§ Exercise aim
Set down exactly the entries below, beginning at their first line and ending at the line with "common name: white-tailed deer".
►
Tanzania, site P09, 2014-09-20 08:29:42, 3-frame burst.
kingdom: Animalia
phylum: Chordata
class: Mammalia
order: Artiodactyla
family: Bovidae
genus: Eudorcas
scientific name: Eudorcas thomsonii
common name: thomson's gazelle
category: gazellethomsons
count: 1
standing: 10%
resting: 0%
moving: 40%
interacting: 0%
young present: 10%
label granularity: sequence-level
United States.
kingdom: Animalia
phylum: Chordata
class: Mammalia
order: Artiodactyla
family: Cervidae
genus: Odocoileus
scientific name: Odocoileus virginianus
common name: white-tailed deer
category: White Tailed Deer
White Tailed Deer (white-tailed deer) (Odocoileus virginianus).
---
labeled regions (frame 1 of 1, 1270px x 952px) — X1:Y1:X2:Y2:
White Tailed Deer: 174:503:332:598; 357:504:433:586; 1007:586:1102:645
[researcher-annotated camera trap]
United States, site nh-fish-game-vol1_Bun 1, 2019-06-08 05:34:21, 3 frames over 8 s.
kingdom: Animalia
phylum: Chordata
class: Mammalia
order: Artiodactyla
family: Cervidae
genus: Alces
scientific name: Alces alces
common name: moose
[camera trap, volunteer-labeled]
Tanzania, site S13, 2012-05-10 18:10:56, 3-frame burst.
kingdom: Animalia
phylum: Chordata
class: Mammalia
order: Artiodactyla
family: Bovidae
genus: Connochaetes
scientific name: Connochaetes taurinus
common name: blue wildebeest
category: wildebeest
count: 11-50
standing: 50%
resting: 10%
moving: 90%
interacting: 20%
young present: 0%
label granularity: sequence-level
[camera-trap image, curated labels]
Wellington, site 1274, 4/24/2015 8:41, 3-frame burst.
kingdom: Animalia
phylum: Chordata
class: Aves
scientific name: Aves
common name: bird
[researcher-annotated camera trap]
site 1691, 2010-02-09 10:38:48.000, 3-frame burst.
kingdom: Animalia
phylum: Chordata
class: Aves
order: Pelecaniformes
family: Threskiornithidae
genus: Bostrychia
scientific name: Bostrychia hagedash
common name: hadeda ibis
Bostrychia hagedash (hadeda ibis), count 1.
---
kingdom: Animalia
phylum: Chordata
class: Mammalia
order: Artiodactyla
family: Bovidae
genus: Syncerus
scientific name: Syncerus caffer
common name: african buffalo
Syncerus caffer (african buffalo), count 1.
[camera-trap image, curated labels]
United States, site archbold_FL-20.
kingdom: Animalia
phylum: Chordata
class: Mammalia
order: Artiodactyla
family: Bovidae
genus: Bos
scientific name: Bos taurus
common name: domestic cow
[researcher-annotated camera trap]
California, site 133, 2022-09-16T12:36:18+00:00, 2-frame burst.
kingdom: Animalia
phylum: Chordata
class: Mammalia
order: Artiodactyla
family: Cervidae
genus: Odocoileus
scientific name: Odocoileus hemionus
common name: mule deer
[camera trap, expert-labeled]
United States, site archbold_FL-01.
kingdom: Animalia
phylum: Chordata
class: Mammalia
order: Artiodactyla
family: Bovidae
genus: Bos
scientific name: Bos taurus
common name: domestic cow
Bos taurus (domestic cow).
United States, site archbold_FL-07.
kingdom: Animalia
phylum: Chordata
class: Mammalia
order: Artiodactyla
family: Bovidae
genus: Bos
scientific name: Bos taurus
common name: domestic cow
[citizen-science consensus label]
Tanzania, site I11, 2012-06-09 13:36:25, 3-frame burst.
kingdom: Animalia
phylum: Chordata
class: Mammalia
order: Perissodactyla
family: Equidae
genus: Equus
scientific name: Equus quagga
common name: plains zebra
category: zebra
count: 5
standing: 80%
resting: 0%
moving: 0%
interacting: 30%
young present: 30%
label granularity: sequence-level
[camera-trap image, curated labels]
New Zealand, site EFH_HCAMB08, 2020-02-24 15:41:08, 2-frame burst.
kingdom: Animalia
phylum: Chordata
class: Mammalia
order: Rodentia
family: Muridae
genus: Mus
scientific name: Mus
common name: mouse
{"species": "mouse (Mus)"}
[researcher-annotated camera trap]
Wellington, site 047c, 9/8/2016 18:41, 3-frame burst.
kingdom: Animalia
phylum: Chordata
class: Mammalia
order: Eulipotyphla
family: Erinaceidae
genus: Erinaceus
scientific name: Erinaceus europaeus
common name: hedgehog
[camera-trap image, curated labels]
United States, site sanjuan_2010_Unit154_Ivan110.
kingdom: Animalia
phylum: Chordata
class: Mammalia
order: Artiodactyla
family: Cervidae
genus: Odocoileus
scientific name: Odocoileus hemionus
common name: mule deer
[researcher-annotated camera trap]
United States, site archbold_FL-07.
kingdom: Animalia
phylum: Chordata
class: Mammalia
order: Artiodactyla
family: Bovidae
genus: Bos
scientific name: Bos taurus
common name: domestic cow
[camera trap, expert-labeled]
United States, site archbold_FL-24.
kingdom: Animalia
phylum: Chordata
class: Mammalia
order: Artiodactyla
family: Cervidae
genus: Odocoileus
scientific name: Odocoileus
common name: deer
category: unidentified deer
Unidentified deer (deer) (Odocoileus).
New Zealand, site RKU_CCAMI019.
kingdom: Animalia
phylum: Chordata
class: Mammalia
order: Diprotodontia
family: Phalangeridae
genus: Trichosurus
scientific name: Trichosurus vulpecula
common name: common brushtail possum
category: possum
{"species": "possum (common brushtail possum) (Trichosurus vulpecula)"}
◄
§ Output
Tanzania, site P09, 2014-09-20 08:29:42, 3-frame burst.
kingdom: Animalia
phylum: Chordata
class: Mammalia
order: Artiodactyla
family: Bovidae
genus: Eudorcas
scientific name: Eudorcas thomsonii
common name: thomson's gazelle
category: gazellethomsons
count: 1
standing: 10%
resting: 0%
moving: 40%
interacting: 0%
young present: 10%
label granularity: sequence-level
United States.
kingdom: Animalia
phylum: Chordata
class: Mammalia
order: Artiodactyla
family: Cervidae
genus: Odocoileus
scientific name: Odocoileus virginianus
common name: white-tailed deer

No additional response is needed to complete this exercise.